Incidentally, there are companies that are powdercoating and otherwise coloring real guns in all sorts of pretty colors, so that they look like toys.  And we've got crooks out there who have reportedly come up with the bright idea of painting the tip of the barrel of a real gun orange so that it appears to be a toy...  Throw in Airsoft and similar toys or replicas...  I don't take a chance.  If it looks like I gun, I assume it is one.  Which means I may well shoot before someone has a chance to tell me it's just a toy... Let me illustrate this with a war story...  A couple of years ago, I stopped off at a Mcdonalds on my beat.  A man approached me, and told me that "that kid" has a bb gun and are being kind of careless about how they're handling it.  I pulled the kid aside just as a call went out from dispatch because a different person called in the kids... except that caller advised they had a gun.  Well... I'm talking to the kid; ask him what he's got in his pocket... and as he starts to pull out what looks to me like the butt of a Glock, I quickly assume control of him, and take the "gun."  It was an Airsoft or similar; it looked so much like my duty gun (Glock 22) that had I walked in and seen him with it -- I'd have drawn down on him.  (He got lucky; the only reason he didn't get a formal charge of carrying a concealed weapon was the exact wording of the law in describing a concealed weapon.)


----------



## TheOriginalName (May 4, 2008)

This reminds me of a story last year in Melbourne, Australia (my home town). 

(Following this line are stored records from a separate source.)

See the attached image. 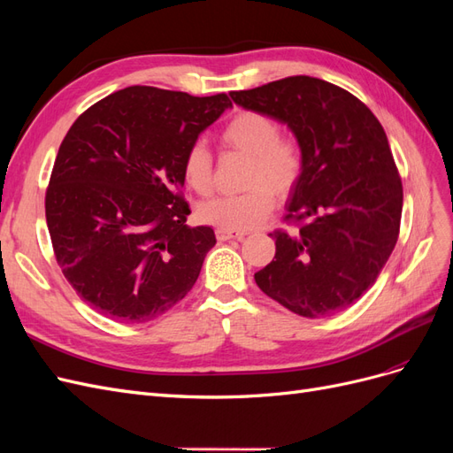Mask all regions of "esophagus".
Listing matches in <instances>:
<instances>
[{"instance_id": "obj_1", "label": "esophagus", "mask_w": 453, "mask_h": 453, "mask_svg": "<svg viewBox=\"0 0 453 453\" xmlns=\"http://www.w3.org/2000/svg\"><path fill=\"white\" fill-rule=\"evenodd\" d=\"M215 236L219 242H226V240H243V232L238 230H228V228H217Z\"/></svg>"}]
</instances>
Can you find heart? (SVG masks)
Instances as JSON below:
<instances>
[{"label":"heart","instance_id":"heart-1","mask_svg":"<svg viewBox=\"0 0 453 453\" xmlns=\"http://www.w3.org/2000/svg\"><path fill=\"white\" fill-rule=\"evenodd\" d=\"M221 143L226 149L250 157L242 195L215 196L200 203L198 217L203 223L250 230L260 225L273 210V195L283 198L300 180L304 157L293 135L280 134L278 122L258 111H240L223 127ZM185 183L198 195H208L213 187V158L202 142L190 143L183 157Z\"/></svg>","mask_w":453,"mask_h":453}]
</instances>
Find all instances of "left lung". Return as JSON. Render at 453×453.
Returning <instances> with one entry per match:
<instances>
[{
	"label": "left lung",
	"mask_w": 453,
	"mask_h": 453,
	"mask_svg": "<svg viewBox=\"0 0 453 453\" xmlns=\"http://www.w3.org/2000/svg\"><path fill=\"white\" fill-rule=\"evenodd\" d=\"M230 98L287 125L304 157L285 208L306 225L270 234L276 255L255 273L260 291L310 319L351 306L374 285L401 226L403 183L380 120L348 90L308 75Z\"/></svg>",
	"instance_id": "obj_1"
}]
</instances>
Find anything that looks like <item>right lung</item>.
I'll return each instance as SVG.
<instances>
[{
  "label": "right lung",
  "instance_id": "obj_1",
  "mask_svg": "<svg viewBox=\"0 0 453 453\" xmlns=\"http://www.w3.org/2000/svg\"><path fill=\"white\" fill-rule=\"evenodd\" d=\"M228 107L226 94L128 87L65 134L47 226L65 280L105 318L145 323L193 289L217 240L211 226L185 225L183 157Z\"/></svg>",
  "mask_w": 453,
  "mask_h": 453
}]
</instances>
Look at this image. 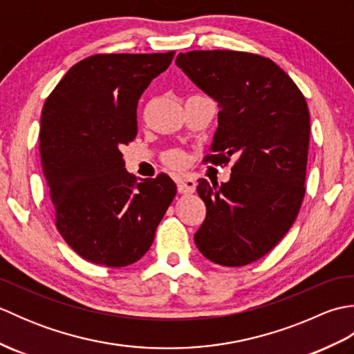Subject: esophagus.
Returning a JSON list of instances; mask_svg holds the SVG:
<instances>
[{"mask_svg":"<svg viewBox=\"0 0 354 354\" xmlns=\"http://www.w3.org/2000/svg\"><path fill=\"white\" fill-rule=\"evenodd\" d=\"M176 184H178V192L179 193H193L196 190V181H194V178L185 175V176H179L176 179Z\"/></svg>","mask_w":354,"mask_h":354,"instance_id":"1","label":"esophagus"}]
</instances>
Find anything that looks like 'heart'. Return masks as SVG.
<instances>
[{"label": "heart", "instance_id": "obj_1", "mask_svg": "<svg viewBox=\"0 0 354 354\" xmlns=\"http://www.w3.org/2000/svg\"><path fill=\"white\" fill-rule=\"evenodd\" d=\"M165 161L173 165V167H181L184 164V155L181 152H171L165 156Z\"/></svg>", "mask_w": 354, "mask_h": 354}]
</instances>
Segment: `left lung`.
<instances>
[{"instance_id":"8db88e82","label":"left lung","mask_w":354,"mask_h":354,"mask_svg":"<svg viewBox=\"0 0 354 354\" xmlns=\"http://www.w3.org/2000/svg\"><path fill=\"white\" fill-rule=\"evenodd\" d=\"M175 62L219 106L207 160H236L228 183L198 181L207 216L194 243L217 265L245 266L272 250L297 219L306 193L309 108L268 57L193 50Z\"/></svg>"}]
</instances>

A guy in his mid 20's was going to a Star Wars convention - in his backpack he had his Stormtrooper outfit that he was going to get changed into once he got their. Unfortunately his bag was not large enough to fully contain his laser rifle, part of the barrel was sticking out the top. As he walked through the city he was slowely surrounded by police who then jumped him and arrested for carring a restricted weapon........

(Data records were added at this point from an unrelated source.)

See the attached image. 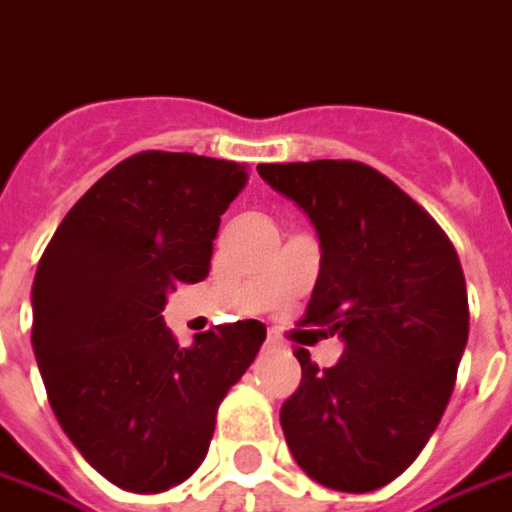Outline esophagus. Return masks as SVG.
Returning a JSON list of instances; mask_svg holds the SVG:
<instances>
[{
  "label": "esophagus",
  "instance_id": "esophagus-1",
  "mask_svg": "<svg viewBox=\"0 0 512 512\" xmlns=\"http://www.w3.org/2000/svg\"><path fill=\"white\" fill-rule=\"evenodd\" d=\"M264 348H267V351H278V348H281V340H278L276 334H267V340H264Z\"/></svg>",
  "mask_w": 512,
  "mask_h": 512
}]
</instances>
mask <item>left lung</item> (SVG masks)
Segmentation results:
<instances>
[{
	"label": "left lung",
	"mask_w": 512,
	"mask_h": 512,
	"mask_svg": "<svg viewBox=\"0 0 512 512\" xmlns=\"http://www.w3.org/2000/svg\"><path fill=\"white\" fill-rule=\"evenodd\" d=\"M320 236V273L301 326L340 334L343 357L317 368L295 348L301 387L281 429L309 477L368 493L404 474L438 429L468 343L460 256L407 192L359 161L259 164Z\"/></svg>",
	"instance_id": "8db88e82"
}]
</instances>
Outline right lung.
Masks as SVG:
<instances>
[{
	"label": "right lung",
	"instance_id": "obj_1",
	"mask_svg": "<svg viewBox=\"0 0 512 512\" xmlns=\"http://www.w3.org/2000/svg\"><path fill=\"white\" fill-rule=\"evenodd\" d=\"M236 161L144 150L63 217L33 281V351L61 429L108 482L161 493L197 471L222 398L267 329L222 323L183 348L167 292L209 276L220 214L245 186Z\"/></svg>",
	"mask_w": 512,
	"mask_h": 512
}]
</instances>
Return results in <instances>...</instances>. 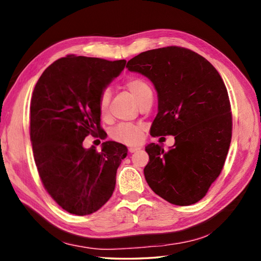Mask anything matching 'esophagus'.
<instances>
[{
    "label": "esophagus",
    "instance_id": "obj_1",
    "mask_svg": "<svg viewBox=\"0 0 261 261\" xmlns=\"http://www.w3.org/2000/svg\"><path fill=\"white\" fill-rule=\"evenodd\" d=\"M138 150H140L139 147H130V148H129V151H130L131 153H134V152H136V151H138Z\"/></svg>",
    "mask_w": 261,
    "mask_h": 261
}]
</instances>
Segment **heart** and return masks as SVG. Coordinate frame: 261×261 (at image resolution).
I'll use <instances>...</instances> for the list:
<instances>
[{
	"label": "heart",
	"instance_id": "b5f03b06",
	"mask_svg": "<svg viewBox=\"0 0 261 261\" xmlns=\"http://www.w3.org/2000/svg\"><path fill=\"white\" fill-rule=\"evenodd\" d=\"M123 86L139 105L149 96H152L151 87L149 86L146 81L139 79V77H130V79L125 80ZM110 99L111 92L108 88H105L99 93L97 103L99 113L102 116L108 114ZM143 136H145V127L141 124L135 123H121L118 126H115L112 131V138L114 140L129 146H135L140 143L143 139Z\"/></svg>",
	"mask_w": 261,
	"mask_h": 261
}]
</instances>
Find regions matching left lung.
<instances>
[{"mask_svg":"<svg viewBox=\"0 0 261 261\" xmlns=\"http://www.w3.org/2000/svg\"><path fill=\"white\" fill-rule=\"evenodd\" d=\"M152 82L158 114L150 135L174 136L175 143L146 147L143 169L151 190L166 201L185 206L198 202L222 170L232 137L228 91L213 65L182 47L141 53L126 64Z\"/></svg>","mask_w":261,"mask_h":261,"instance_id":"1","label":"left lung"}]
</instances>
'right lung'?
Instances as JSON below:
<instances>
[{"instance_id": "right-lung-1", "label": "right lung", "mask_w": 261, "mask_h": 261, "mask_svg": "<svg viewBox=\"0 0 261 261\" xmlns=\"http://www.w3.org/2000/svg\"><path fill=\"white\" fill-rule=\"evenodd\" d=\"M125 63L68 55L47 67L33 90L30 139L38 173L49 195L70 214H92L109 201L127 154L115 141L103 142L101 151L83 147L88 135H104L98 95Z\"/></svg>"}]
</instances>
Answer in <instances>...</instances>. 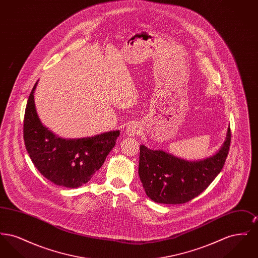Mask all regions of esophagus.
<instances>
[{"instance_id":"1","label":"esophagus","mask_w":258,"mask_h":258,"mask_svg":"<svg viewBox=\"0 0 258 258\" xmlns=\"http://www.w3.org/2000/svg\"><path fill=\"white\" fill-rule=\"evenodd\" d=\"M140 132V128L137 124L135 123H132V124H128L127 127H126V135H130V136H135V135H137L138 133Z\"/></svg>"}]
</instances>
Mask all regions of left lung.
Instances as JSON below:
<instances>
[{
	"label": "left lung",
	"instance_id": "1",
	"mask_svg": "<svg viewBox=\"0 0 258 258\" xmlns=\"http://www.w3.org/2000/svg\"><path fill=\"white\" fill-rule=\"evenodd\" d=\"M231 142L228 127L221 150L205 160H182L140 145L138 173L148 197L162 204H183L198 197L221 171Z\"/></svg>",
	"mask_w": 258,
	"mask_h": 258
}]
</instances>
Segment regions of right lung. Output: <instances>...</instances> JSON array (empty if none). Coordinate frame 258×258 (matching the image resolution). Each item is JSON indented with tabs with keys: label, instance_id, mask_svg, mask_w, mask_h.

Now i understand the idea of the law - we don't want people running around with things that look like real guns but really - a replica laser gun?!? 


Anyway, just thought i would share.....


----------



## KenpoTex (May 4, 2008)

this is just another knee-jerk reaction that doesn't really address the problem.

Once again, the _object_ is being demonized and personal accountability is not even mentioned.


----------



## Obi Wan Shinobi (May 6, 2008)

In Florida its prosecuted as if it were a real gun as well if it was used in the commission of a crime. As a Deputy I think that the law is there not only to dissuade the perp from using a fake gun but also to keep him from getting shot by someone with a "real" gun...Most flea markets and hobby shops do sells realistic looking bb guns that would scare the tar outta most people. I do believe and I could be wrong that in Florida all bb guns have to have the front part of the barrel/slide painted orange. And yes in Florida an officer is justified in shooting someone who is using a gun in the commission of a crime or self defense whether or not its real...And that goes for laser pointers being pointed to LEO as well.


----------



## MBuzzy (May 6, 2008)

I have two airsoft guns, one of which is a replica of the real gun that I own....and when I hold them up next to each other, I can't tell the difference.  Without feeling the weight, there is no way to know.  I got these YEARS ago when I was younger and before they started making the tips bright orange.  Now, I find it frightening.  

While I was in college a few of my friends almost got killed because of these things, they were have an airsoft battle, someone called the cops because these people had guns.....cops show up, a bunch of kids pointing guns at each other in the dark - you can fill in the rest.

While I don't think that a ban or restricting the toys are going to do anything - anyone who uses them irresponsibly should be treated as if they are the real thing and prosecuted as such.  I'm surprised no one has been shot yet....or if they have, I haven't heard of it.  Personally, I wouldn't think any less of a cop that shot someone who had one of these.


----------



## Deaf Smith (May 10, 2008)

Didn't John Dillinger use a fake gun made of of soap to escape from jail?

Here in Texas if you use a fake, but realistic gun, you can be blown out of the water by anyone you stick up and they will not be held libel.

Instead of making toy guns illegal, educate the population of the consequences of using toy guns either illegaly or as pranks. 

As on ex-gang member in Chicago said, "bans do nothing. Authorities ban things when they don't know the answer".

And that is why they ban things, ignorance.

Deaf


----------